### 課題文
......

『花粉症が治ったのは“ 夢をかなえるゾウ ”のおかげだったか』
それは突然のことであった。
目がかゆい。
鼻水はだらだら。
くしゃみは止まらず。
身体もだるい。
『花粉症』とは無縁の暮らしを送っていた僕は、その状態を、まず、『長引く風邪』と捉えた。
そのころはまだ、市販の薬を飲むことが『手当て』と思っていたから、「これは効かない」「これは意外と鼻水止まる」といろいろ試しては、結局、イマイチ、だるい頭と身体を引きずるようにして「あー、かったるい…」と生きていた。
あまりに長引くものだから、病院へ行った。
血液検査をすると、『花粉症』であることが判明した。
スギ、ヒノキ、ブタクサ、カモガヤ、おまけにダストアレルギー。
一年まるまるアレルギー警報。
生死に至る病ではないが、まあ、とにかく、うっとうしい。
ケータイ、財布に加えて、点鼻薬が毎日持ち歩く必需品となった。
当時、僕は仕事を辞め、時間を持て余していた。
さて次は何をしよう。
と考えている頃、仲良くしている後輩から、
『たくましい肉体をつくるためのレシピ』

......

### データセットの行

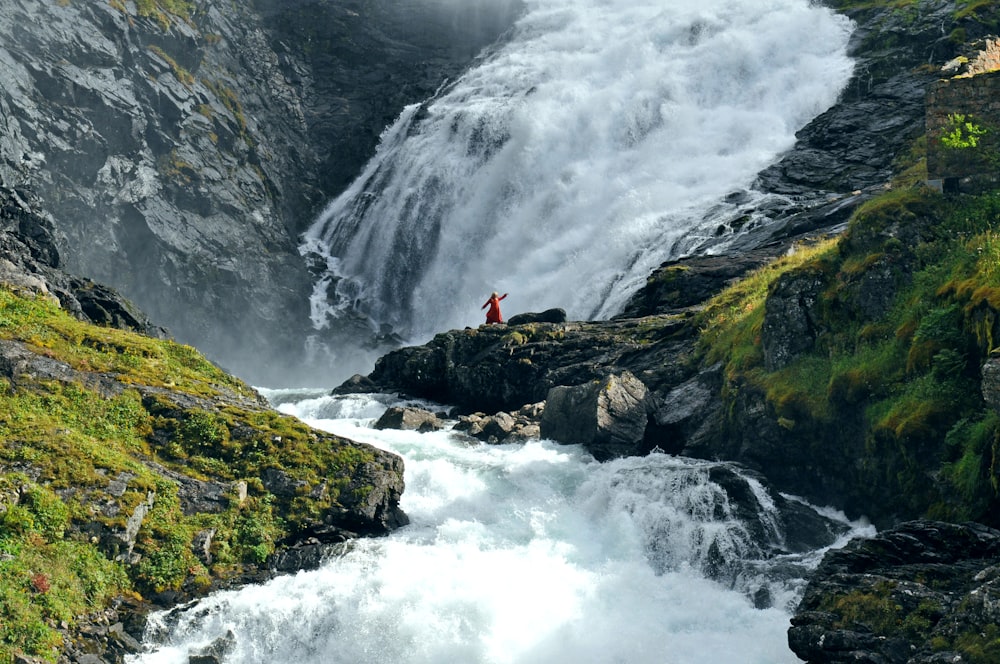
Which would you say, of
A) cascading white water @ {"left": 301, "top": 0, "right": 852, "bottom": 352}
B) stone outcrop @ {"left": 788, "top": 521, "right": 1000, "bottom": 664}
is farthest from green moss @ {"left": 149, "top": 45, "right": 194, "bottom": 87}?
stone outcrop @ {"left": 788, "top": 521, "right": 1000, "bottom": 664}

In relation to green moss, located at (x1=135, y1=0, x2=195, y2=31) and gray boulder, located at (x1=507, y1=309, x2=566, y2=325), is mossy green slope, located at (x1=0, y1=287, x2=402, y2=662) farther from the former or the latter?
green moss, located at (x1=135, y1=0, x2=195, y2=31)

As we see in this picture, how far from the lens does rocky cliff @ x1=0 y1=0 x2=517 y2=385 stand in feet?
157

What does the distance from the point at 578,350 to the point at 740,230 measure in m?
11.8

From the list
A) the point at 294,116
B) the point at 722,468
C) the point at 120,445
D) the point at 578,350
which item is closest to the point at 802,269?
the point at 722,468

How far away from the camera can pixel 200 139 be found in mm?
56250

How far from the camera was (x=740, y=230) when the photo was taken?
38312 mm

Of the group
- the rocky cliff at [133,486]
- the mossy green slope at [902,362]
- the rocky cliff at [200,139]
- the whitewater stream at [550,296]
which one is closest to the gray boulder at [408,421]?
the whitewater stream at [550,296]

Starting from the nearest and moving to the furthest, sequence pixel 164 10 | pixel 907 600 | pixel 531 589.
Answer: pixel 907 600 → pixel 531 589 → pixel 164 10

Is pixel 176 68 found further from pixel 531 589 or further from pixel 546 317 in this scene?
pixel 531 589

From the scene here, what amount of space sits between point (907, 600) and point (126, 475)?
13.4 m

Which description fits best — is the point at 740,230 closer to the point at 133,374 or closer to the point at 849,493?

......

### 設問
1. 課題文のうち、「そのころはまだ、市販の薬を飲」から「一年まるまるアレルギー警報。」までをすべてそのまま書き写しなさい。
2. 課題文で、病院での血液検査によって何が判明したか。
3. 花粉症を扱った課題文を、途切れたところから書き継ぎなさい。
データセットの行は参照しなくてよい。

### 解答
1.
そのころはまだ、市販の薬を飲むことが『手当て』と思っていたから、「これは効かない」「これは意外と鼻水止まる」といろいろ試しては、結局、イマイチ、だるい頭と身体を引きずるようにして「あー、かったるい…」と生きていた。
あまりに長引くものだから、病院へ行った。
血液検査をすると、『花粉症』であることが判明した。
スギ、ヒノキ、ブタクサ、カモガヤ、おまけにダストアレルギー。
一年まるまるアレルギー警報。

2. 『花粉症』であることが判明した。

3.
をプレゼントしてもらった。
『見せる』ための筋肉ではなく、実用的な『使える』筋肉。
『使える』身体を作るための、トレーニングスケジュールである。
『ドラゴンボール』に出てくる、孫悟空を神と崇め、幼いころより身体を鍛え、野山を走り回り、生後間もなく、ハイハイで町を徘徊したという伝説を持つ彼は、気のいい奴で、
「ちょっと体鍛え直さないとなー」
という僕のつぶやきに、素早くアイディアを提供してくれたのだ。
僕は彼の作ってくれたメニューを淡々とこなし続けた。
何も特別なことはない。
ごく普通の、やろうと思えば誰でもできる筋力トレーニングだった。
だがやはり最初はきつい。
心折れることなく進められたのは、日に日に変わっていく自分の肉体がおもしろかったことと、
こんな風になってきた。と後輩に報告するのが楽しみになっていたからだ。
3ヶ月もすると、それなりに『たくましい身体』ができてきた。
その辺りで気づいたことがある。
水が美味い。
鍛えたあとに流し入れる水は、文字通り、全身に染み渡るようだ。
意識せずとも、身体が欲するもの、がわかってくるようになった。
気付いたら、花粉に反応しない自分になっていた。
要は、デトックス、だったのだろう。
まずは身体の毒素の部分を洗い流し、身体の求めるものを入れていく。
健康食品である、無農薬である、と気にしなくても、自然と身体は自然なものを欲するようになる。
健康な『体』
というよりも、
健康な『心身』
『心』と『身体』を『ひとつ』と捉える在り方が『自然』なこと。
を理解するようになった。
心を変えれば、行動が変わり、体も変わる。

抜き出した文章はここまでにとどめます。